**TÂCHES À RÉALISER**
(a) Indiquez si chacune des affirmations (i), (ii) et (iii) concorde avec le texte sur les Lavalloises brimées. Répondez par oui ou non en citant à l'identique les mots du texte qui tranchent.
(i) Jean-Pascal Lefebvre est mort en 1999.
(ii) Le texte présente le destin de quinze Lavalloises.
(iii) C'est Charlotte Jarry qui a achevé La Dragonne.
(b) Réécrivez s'il vous plaît sous forme de liste numérotée les lignes de la liste fournie comprises entre celle qui contient « How much distance » et celle qui contient « A: the deerstalker cap at [209,55,301,141] », toutes deux incluses. Omettez les lignes vides.

**EXTRAIT DE PAGE**
□ □ □ □ □ □ □

Quatre Lavalloises brimées
Certaines Lavalloises célèbres n'eurent point le bonheur comme compagnon d'existence. En voici quelques-unes qui eurent à subir tracasseries et vexations...
Jean-Pascal Lefebvre
Il était une fois un historien du Vieux-Laval, Jean-Pascal Lefebvre qui, avant de nous quitter en 1999, aimait à collecter des informations sur des sujets étonnants pourvu qu’ils fussent en rapport avec sa ville préférée.
Les « Lavalloises brimées » furent l’un de ceux-là, qu’il évoqua lors de deux conférences et, en janvier 1998, pour Laval Infos. Quinze Lavalloises étaient au programme, en voici quatre dont le destin mérite d’être divulgué…
Charlotte Jarry
Très liée à son littérateur de frangin, Charlotte Jarry possédait avec ce dernier un appartement au 3e étage du numéro 13 de la rue Charles-Landelle. « Elle contribua à faire de Jarry ce qu’il a été », indique Jean-Pascal Lefebvre. Car il n'y eut pas entre eux que des liens affectifs, il y eut aussi des affinités littéraires : c'est Charlotte qui, par exemple, a terminé La Dragonne…
Il y eut aussi - hélas ! - des liens moins nobles : alcooliques tous les deux, ils prirent nombre de cuites en famille et durent toujours, bras dessus bras dessous, gérer leurs dettes avec des procédés habiles…
Bref, ces deux-là étaient inséparables. Jusqu’en 1907, date de la mort d’Alfred. Dès lors Charlotte est effondrée et ne s’en relèvera jamais. Outre qu’elle continue de lever le coude plus que de raison, il lui faut éponger les dettes familiales, devoir qui la laissera rapidement sur la paille…
Poivrote et fauchée, elle subsistera jusqu’à sa mort, en 1927, en exerçant mille métiers mille misères, principalement « femme de ménage à temps partiel ».

□ □ □ □ □ □ □

**DONNÉES FOURNIES**
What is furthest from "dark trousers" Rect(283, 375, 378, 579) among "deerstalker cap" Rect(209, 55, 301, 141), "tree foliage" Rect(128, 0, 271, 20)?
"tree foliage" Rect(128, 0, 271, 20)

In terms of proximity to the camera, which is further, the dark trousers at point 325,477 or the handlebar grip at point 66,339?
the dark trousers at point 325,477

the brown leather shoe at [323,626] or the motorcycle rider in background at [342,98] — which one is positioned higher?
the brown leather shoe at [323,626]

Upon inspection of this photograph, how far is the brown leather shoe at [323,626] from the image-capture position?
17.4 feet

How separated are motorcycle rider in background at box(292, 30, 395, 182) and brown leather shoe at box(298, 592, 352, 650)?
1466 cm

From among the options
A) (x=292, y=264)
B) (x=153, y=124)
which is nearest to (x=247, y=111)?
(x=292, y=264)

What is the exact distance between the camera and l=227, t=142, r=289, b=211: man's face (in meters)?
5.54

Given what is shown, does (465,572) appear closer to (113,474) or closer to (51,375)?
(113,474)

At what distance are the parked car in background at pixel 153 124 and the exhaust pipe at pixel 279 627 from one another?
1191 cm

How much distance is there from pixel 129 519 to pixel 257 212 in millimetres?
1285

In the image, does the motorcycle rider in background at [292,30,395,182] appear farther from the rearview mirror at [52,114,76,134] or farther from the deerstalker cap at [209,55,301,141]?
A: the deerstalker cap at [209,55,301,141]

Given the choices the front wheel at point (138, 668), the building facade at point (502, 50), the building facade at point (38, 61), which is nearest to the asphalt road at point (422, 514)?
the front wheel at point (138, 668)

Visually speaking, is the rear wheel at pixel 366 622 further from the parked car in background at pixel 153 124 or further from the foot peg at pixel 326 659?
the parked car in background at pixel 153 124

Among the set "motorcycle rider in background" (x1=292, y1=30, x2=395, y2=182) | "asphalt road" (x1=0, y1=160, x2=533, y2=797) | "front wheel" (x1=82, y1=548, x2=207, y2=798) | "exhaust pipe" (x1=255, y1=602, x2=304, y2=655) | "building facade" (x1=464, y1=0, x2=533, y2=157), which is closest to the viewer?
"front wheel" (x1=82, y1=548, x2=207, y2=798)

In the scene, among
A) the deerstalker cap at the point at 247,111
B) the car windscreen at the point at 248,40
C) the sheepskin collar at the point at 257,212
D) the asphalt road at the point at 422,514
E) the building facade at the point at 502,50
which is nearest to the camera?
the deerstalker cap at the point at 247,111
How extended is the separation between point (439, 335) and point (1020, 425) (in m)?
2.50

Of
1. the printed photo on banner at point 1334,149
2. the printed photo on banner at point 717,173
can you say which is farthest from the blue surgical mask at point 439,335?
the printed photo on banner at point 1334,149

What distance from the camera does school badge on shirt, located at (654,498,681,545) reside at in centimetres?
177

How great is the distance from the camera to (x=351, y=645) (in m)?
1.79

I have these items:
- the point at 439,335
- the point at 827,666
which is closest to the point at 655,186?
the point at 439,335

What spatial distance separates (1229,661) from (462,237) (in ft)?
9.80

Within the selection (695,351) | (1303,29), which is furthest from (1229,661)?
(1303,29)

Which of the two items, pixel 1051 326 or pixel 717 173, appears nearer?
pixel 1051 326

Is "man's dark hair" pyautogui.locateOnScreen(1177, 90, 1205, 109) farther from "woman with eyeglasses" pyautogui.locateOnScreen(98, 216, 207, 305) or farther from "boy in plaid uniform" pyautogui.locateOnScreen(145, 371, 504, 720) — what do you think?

□ □ □ □ □ □ □

**RÉPONSES CI-DESSOUS**
(a)
(i) Oui : « avant de nous quitter en 1999 »
(ii) Non : « Quinze Lavalloises étaient au programme, en voici quatre »
(iii) Oui : « c'est Charlotte qui, par exemple, a terminé La Dragonne »

(b)
1. How much distance is there from pixel 129 519 to pixel 257 212 in millimetres?
2. 1285
3. In the image, does the motorcycle rider in background at [292,30,395,182] appear farther from the rearview mirror at [52,114,76,134] or farther from the deerstalker cap at [209,55,301,141]?
4. A: the deerstalker cap at [209,55,301,141]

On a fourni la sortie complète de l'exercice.